[Lustre-discuss] Lustre 2.x support on vanilla kernels

Andrew Savchenko bircoph at gmail.com
Tue Jun 5 15:47:30 PDT 2012

Hello Mark,

On Tue, 5 Jun 2012 17:53:15 -0400 (EDT) Mark Hahn wrote:
> > What bothers me that only RedHat-based systems are claimed to be
> is it safe to assume you know this includes Centos?

Yes, of course. And Scientific Linux too. But currently supported
kernels are RH-5.4-based (for the latest released Lustre 2.0 series).
I doubt Lustre will work without serious changes on RHEL-6.x
versions and related distributions.

> > supported. We will likely use Gentoo on our computing nodes, this
> out of curiosity, why?

There are numerous reasons. In short they are: extreme flexibility
and convenient process of deep updates. And for some applications
performance benefits from careful optimization are really good, but
this reason is secondary.

In more details, I have an experience with binary distributions on
the clusters, mostly RH-based like SLC. While they are easy to
deploy, they are hard in maintenance for our work profile.

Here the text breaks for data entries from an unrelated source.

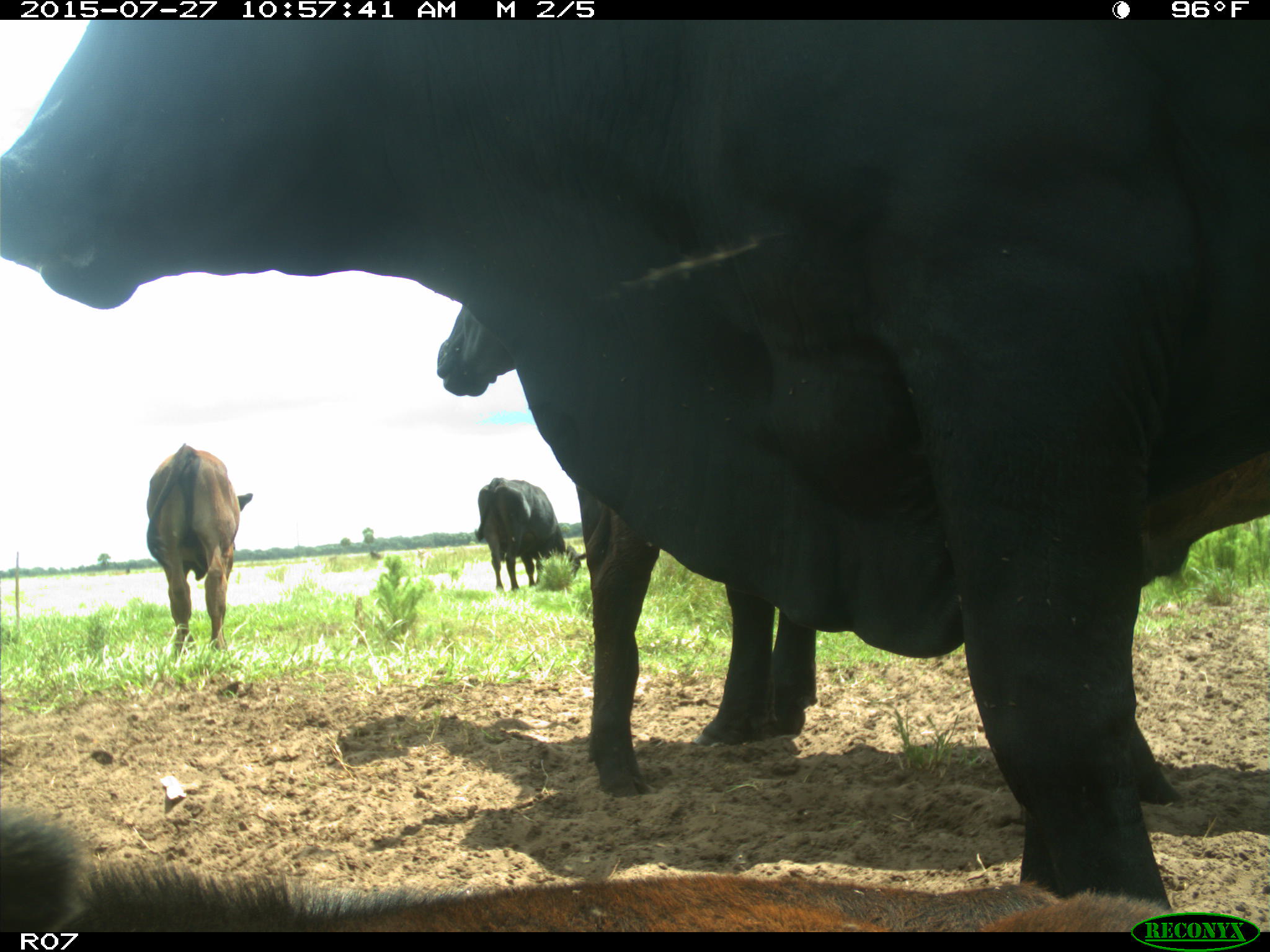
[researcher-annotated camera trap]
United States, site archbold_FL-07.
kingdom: Animalia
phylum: Chordata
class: Mammalia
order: Artiodactyla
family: Bovidae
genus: Bos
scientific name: Bos taurus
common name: domestic cow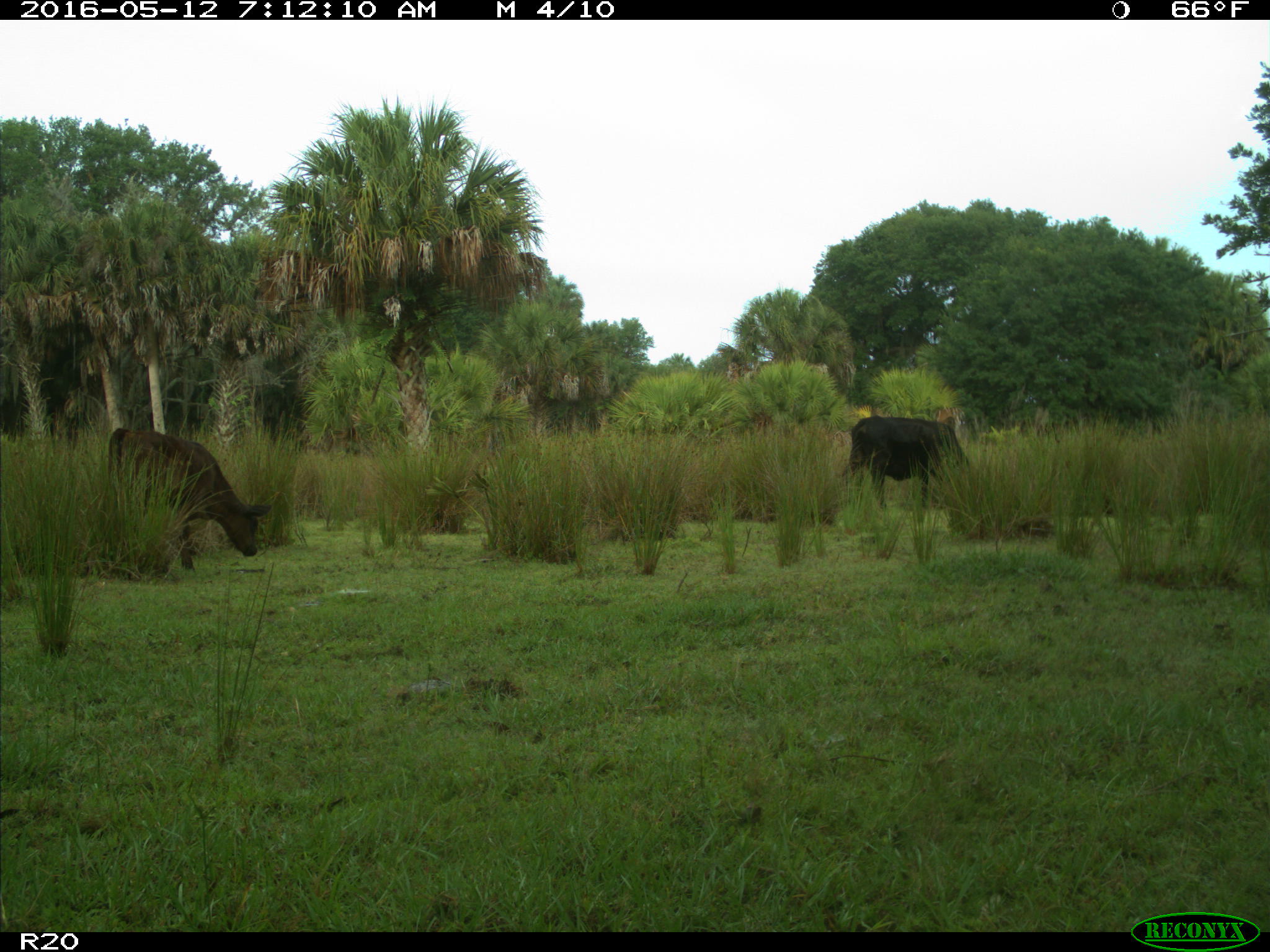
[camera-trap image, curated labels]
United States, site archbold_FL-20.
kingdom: Animalia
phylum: Chordata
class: Mammalia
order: Artiodactyla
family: Bovidae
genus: Bos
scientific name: Bos taurus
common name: domestic cow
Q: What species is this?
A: Bos taurus (domestic cow).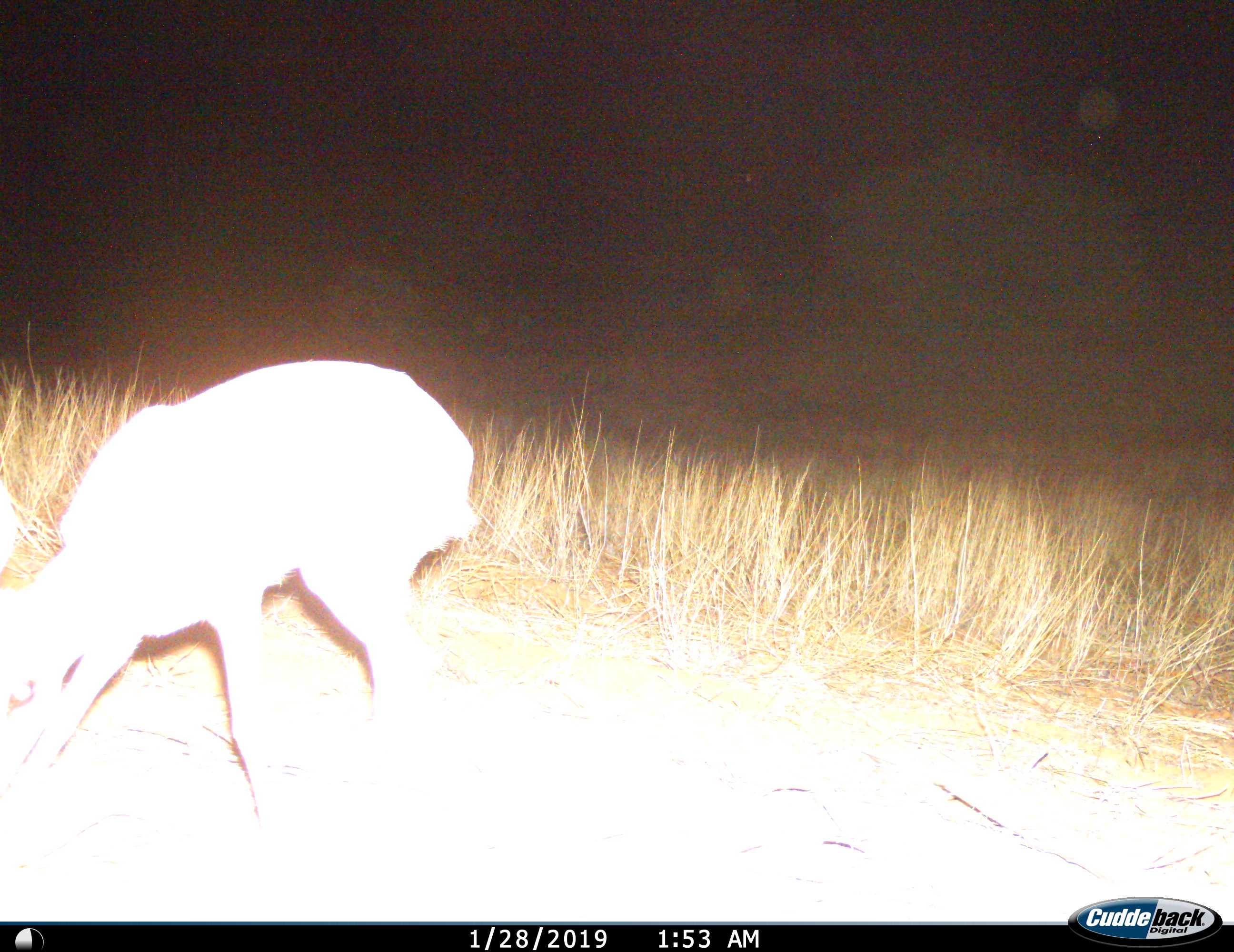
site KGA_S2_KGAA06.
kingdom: Animalia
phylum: Chordata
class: Mammalia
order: Artiodactyla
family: Bovidae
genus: Raphicerus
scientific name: Raphicerus campestris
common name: steenbok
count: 1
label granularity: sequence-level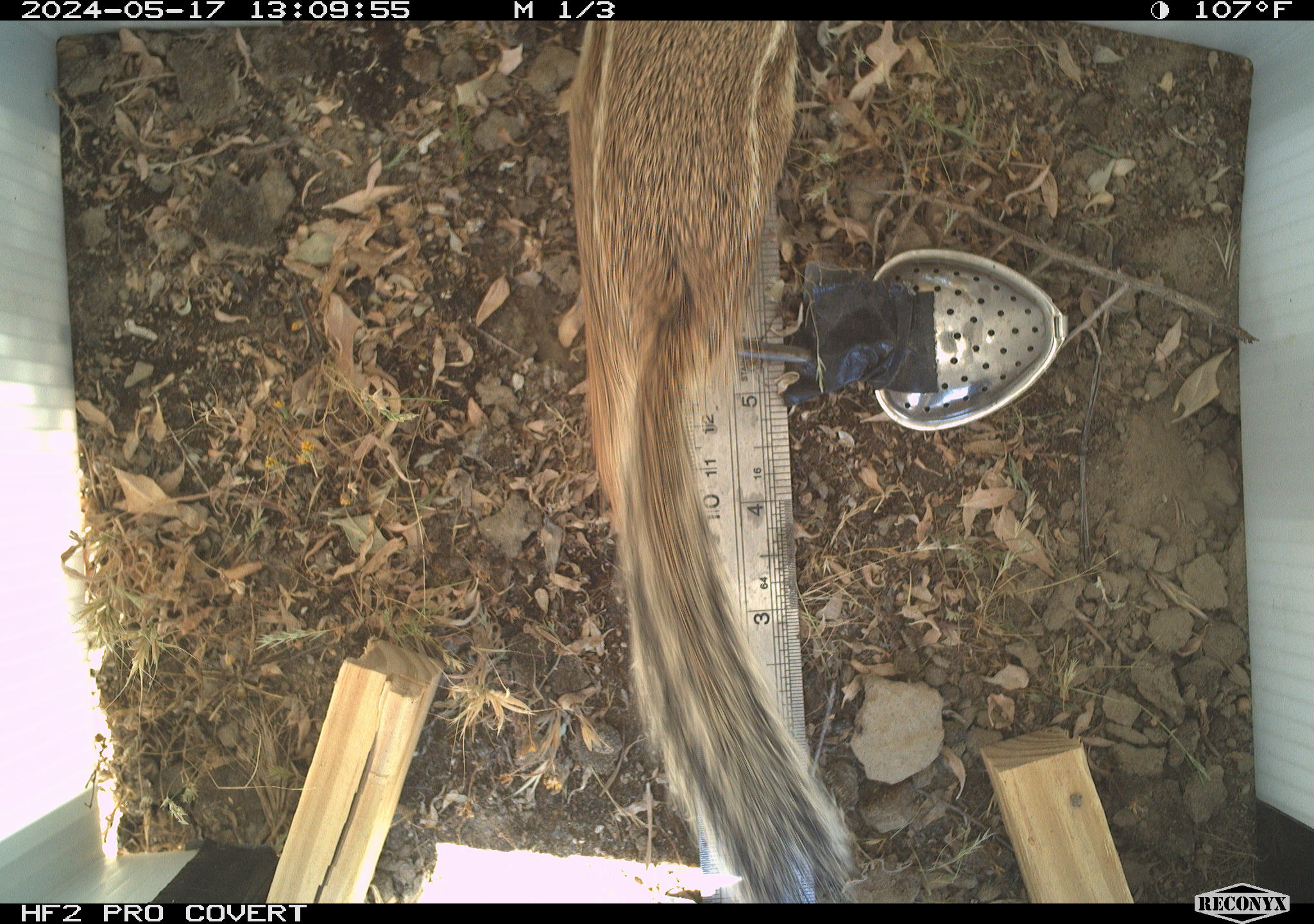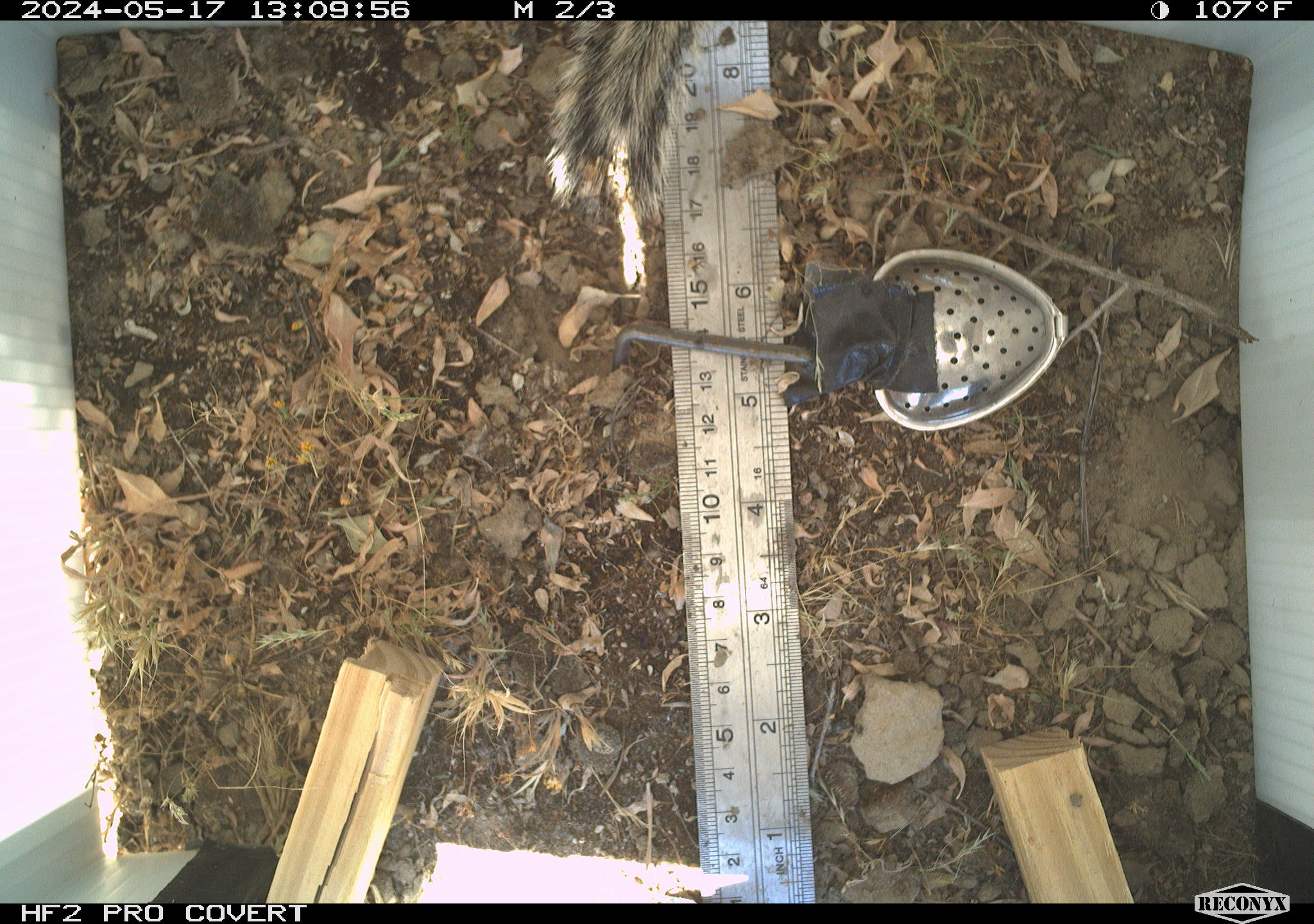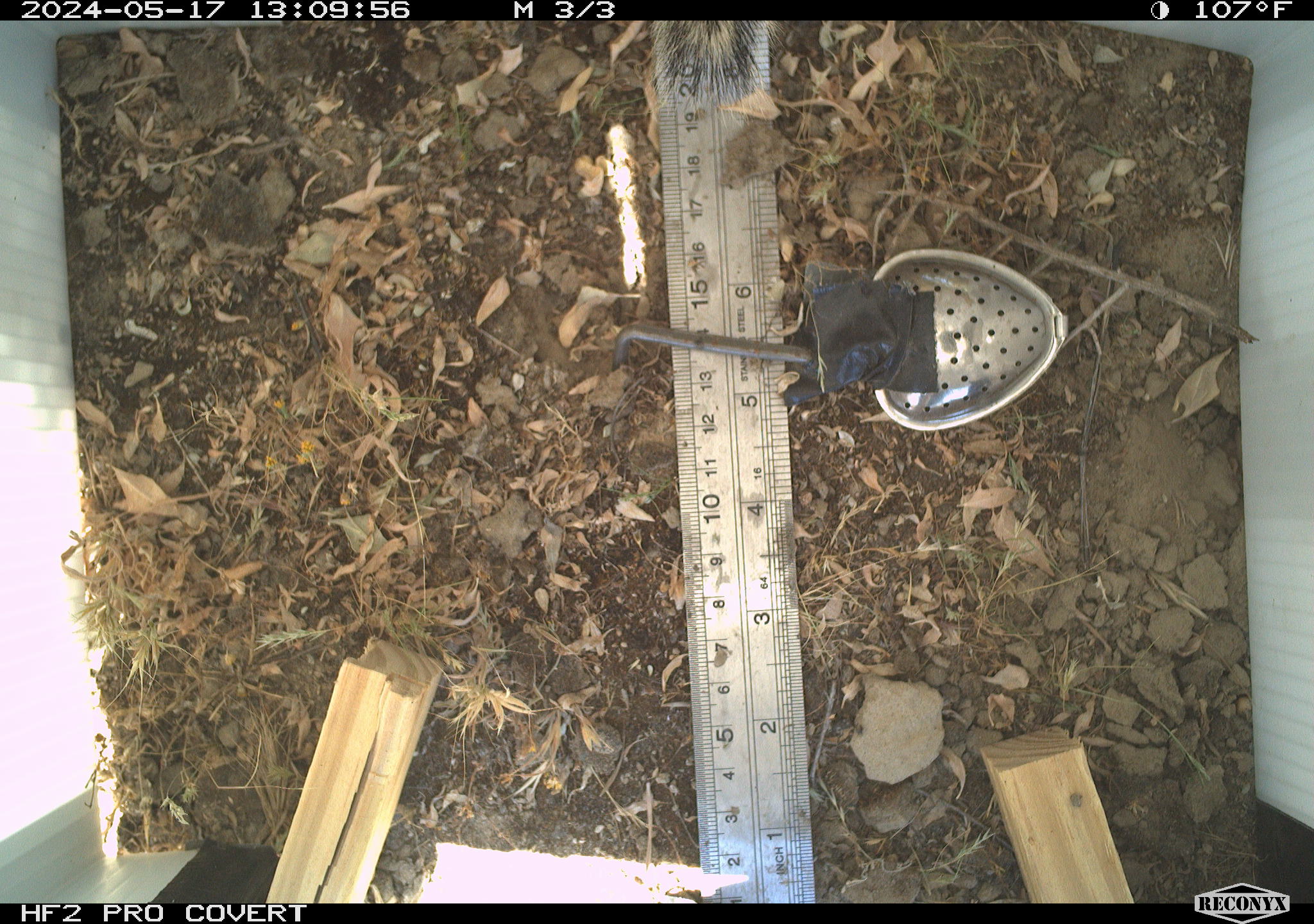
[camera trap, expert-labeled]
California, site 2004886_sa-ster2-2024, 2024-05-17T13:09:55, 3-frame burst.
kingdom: Animalia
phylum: Chordata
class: Mammalia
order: Rodentia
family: Sciuridae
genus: Ammospermophilus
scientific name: Ammospermophilus nelsoni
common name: nelson's antelope squirrel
Nelson's antelope squirrel (Ammospermophilus nelsoni).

We do not have a small, limited number of supported applications, we
need to allow users to use numerous applications, thus we need to
install numerous libraries and packages. Many if not most of them are
absent in the main distribution repository and third-party
repositories are not binary compatible with each other. This creates
a pain, a lot of pain; in the end it is needed to supported own
repository with packaged build from the source code. And where it
comes to building a large amount of packages from the source, Gentoo
rocks, because this is what it were created for.

Also Gentoo is extremely flexible in fine-tuned system configuration,
it is easy to remove unneeded components, which improves security and
simplifies maintenance (you can't do that in binary distributions:
e.g. if program you need links with libABC, requiring daemon ABC to
be running, and you do not need it, you can't just remove it due to
the linking dependencies).

Yet another benefit is a rolling update: it is possible to gradually
update even several years old system without re-installation from
scratch with convenient and half-automated config updates. Of course,
there are ways for a gradual update of a binary distribution, e.g.
RHEL-5.0 to RHEL-6.1, but they are too painful to my taste and often
are not supported by the distribution at all (you're on your own).

There is a drawback of course: it takes longer to perform initial
fine-tuned system setup. As usual, one needs to pay for benefits by
some overhead in other areas.

Of course, you mileage may vary depending on your needs. If you are
happy with your current setup, there are no reasons to change things.